Sound: Listen closely for any sounds – human or natural – make note of these in your journal. Who, or what is making them? Turn your head in the direction of the sounds. Try using deer ears to amplify what you hear, creating a cup shape with your hands and placing one cupped hand around and behind each ear. Do the sounds get louder? Turn your deer ears around so the cup is facing behind you. What happens to the sounds then? Close your eyes and try capturing a handful of sounds, noting with a finger each time you hear a new sound until you have collected 5 sounds in your hand. Create a sound map in your journal. Draw an X in your journal to mark your sit spot. Then listen intently to any noises around you and note these sounds on the page in relation to where you are sitting.

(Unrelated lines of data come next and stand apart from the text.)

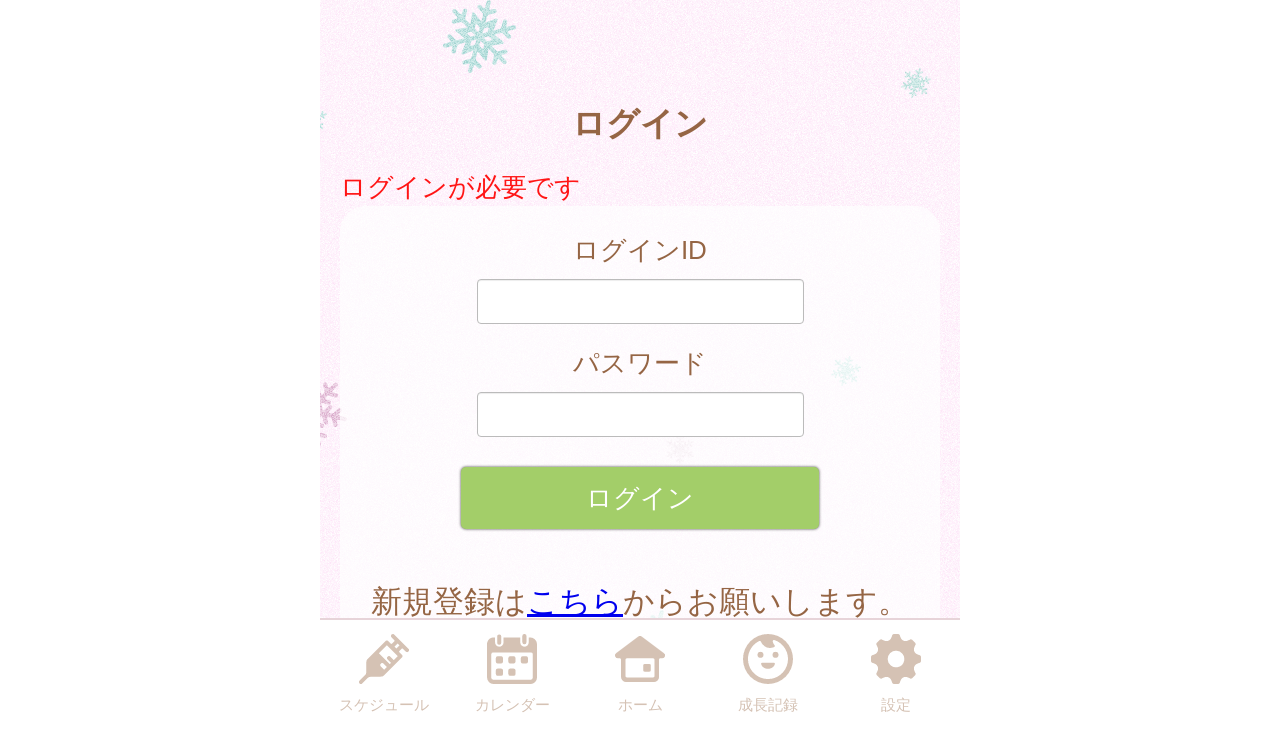

--- FILE ---
content_type: application/javascript
request_url: https://chiyoda.city-hc.jp/cities/chiyoda/js/plugin.mousedrags-crollable.js?var=20201018
body_size: 1080
content:
"use strict";
/**
 * element をドラッグすると横スクロールできるようにする
 * @param element
 */

function mousedrags_crollableX(element) {
  var target = undefined;
  $(element).each(function (index, e) {
    $(e).mousedown(function (event) {
      event.preventDefault();
      target = $(e); // 動かす対象

      target.data({
        "down": true,
        "move": false,
        "x": event.clientX,
        "scrollleft": target.scrollLeft()
      });
      return false;
    }); // move後のlink無効

    $(e).click(function (event) {
      if (target.data("move")) {
        return false;
      }
    });
  }); // list要素内/外でのevent

  $(document).mousemove(function (event) {
    if (target === undefined) return false;

    if (target.data("down")) {
      event.preventDefault();
      var move_x = target.data("x") - event.clientX;

      if (move_x === 0) {
        return false;
      }

      target.data("move", true);
      target.scrollLeft(target.data("scrollleft") + move_x);
      return false;
    }
  }).mouseup(function (event) {
    if (target === undefined) return false;
    target.data("down", false);
    return false;
  });
}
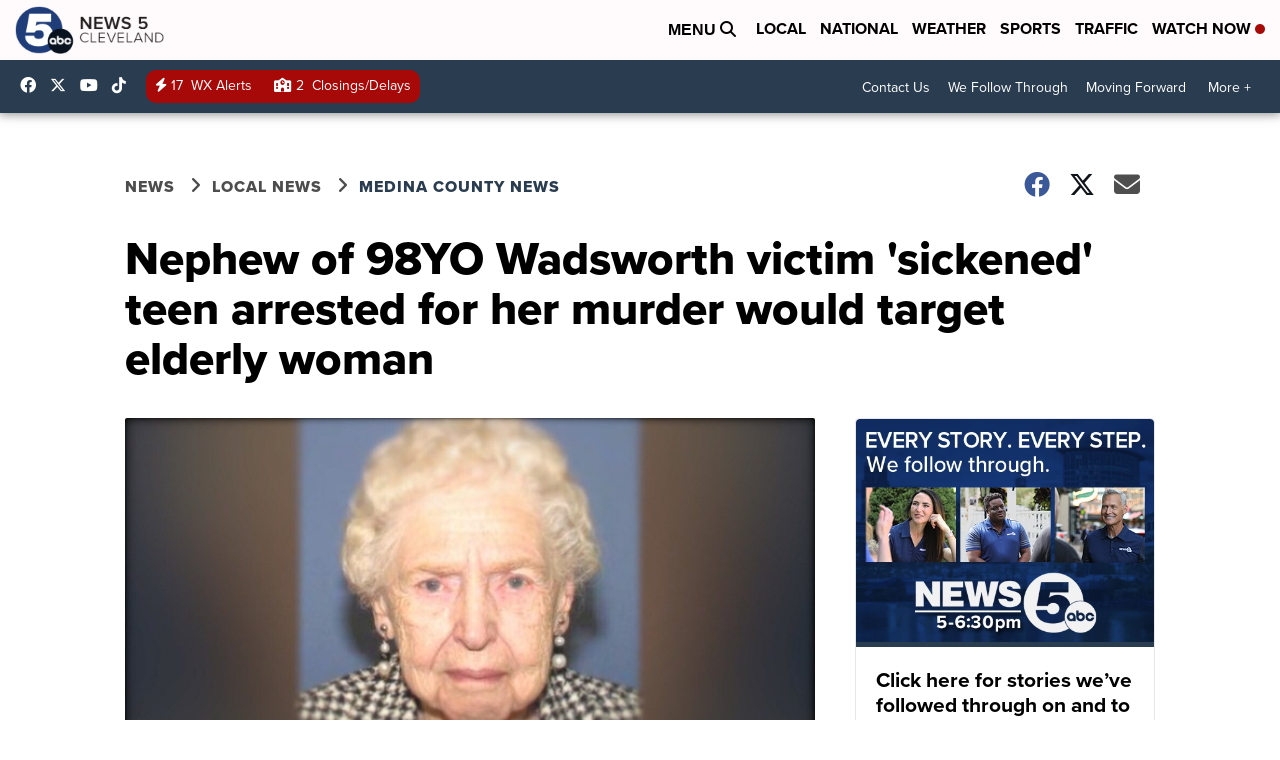

--- FILE ---
content_type: application/javascript; charset=utf-8
request_url: https://fundingchoicesmessages.google.com/f/AGSKWxWQUUCuFxt92_mwYVTi0d1fnF33DTB-rgsHl0nDXJMSQGoYRgxOe9O3jHp0Xwfbdr6Dd3ZixmZwhOrEI_hCrU9OVfuIt6VJbc4GZgQggn-DfXzdDnq0fAnvOh63YOWIbR8KOe_i0JK3BISXe5YTO2UpR-tU9vcVC0TNnB1nOFi_TSovBMJZn62U47Kf/_/banneradsajax./contentAd./ad-layers-/webads./adbrite2.
body_size: -1289
content:
window['d1fb5b95-f6ff-47b0-841a-7031d0933856'] = true;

Smell: What do you notice when you inhale and exhale through your nose? What does the air feel like in your nostrils? Put your nose up close to something natural that is near where you are sitting and inhale. What does the smell remind you of? Are there any overwhelming smells that might tell you something of what is going on in your surroundings? Do these smells change over time?
Touch: Place your hands (or perhaps your toes if it’s a warm sunny day and you are barefoot) on the surface where you sit – whether tree or bench or soil. What does it feel like? Squishy? Hard? Cool? Hot? What factors might be contributing to that sensation? Perhaps you are sitting on the earth and can pick up a handful of soil and rub it between your fingers. What does it feel like? (When engaging this sense, try not to disturb anything that is alive and living. Sit spots are really about sitting and being without unnecessary disturbance to nature).
Feeling: What emotions arise as time passes at your sit spot? Are you happy? Nostalgic? Reflective? Sad? How does the practice of taking a few quiet and observant moments to yourself change your mood? You might consider adding a few of these personal reflections in your journal or notebook.
Consider the following prompts as you reflect on on your observation experience (this can be done on your own or with someone else):
• What was it like to sit still and quietly observe your surroundings from one place?
• What feelings arose?
• What did you notice with your senses that surprised you?
• What is something you wondered?
• If you were to return to your sit spot again in the next day, week or month, what do you think would be changed?What ways might you track or record this information so that you have a catalogue of what is going on and what is changing over time?
Younger audiences: Instead of 10 minutes, try 5, and focus on a single and simple prompt to engage each of the senses one at a time. To encourage sharing and reflection after the sit spot activity, frontload with a reminder that each learner will be sharing one thing they noticed or wondered about after those 5 minutes are up.
Older audiences: Increase the amount of time spent at the sit spot. Start with ½ hour. Increase the number of sensory prompts for engaging each of the senses, and consider integrating one or several specific field journaling exercises focused on detailed exploration of one’s surroundings that you can do in one place. Following the sit spot, spend time discussing and reflecting on the value and insights gained from such an intimate, solo experience in nature.
Sit Spot Progressions: If you are able to visit your sit spot multiple times over a period of days or weeks, consider building a progression of sensory or observational prompts that encourage you to focus on different aspects of your surroundings each time, or use the same prompts each time as a guide to track any changes you notice in the plant or animal communities, in the weather, in your mood. Chronicle these changes in your field journal or notebook.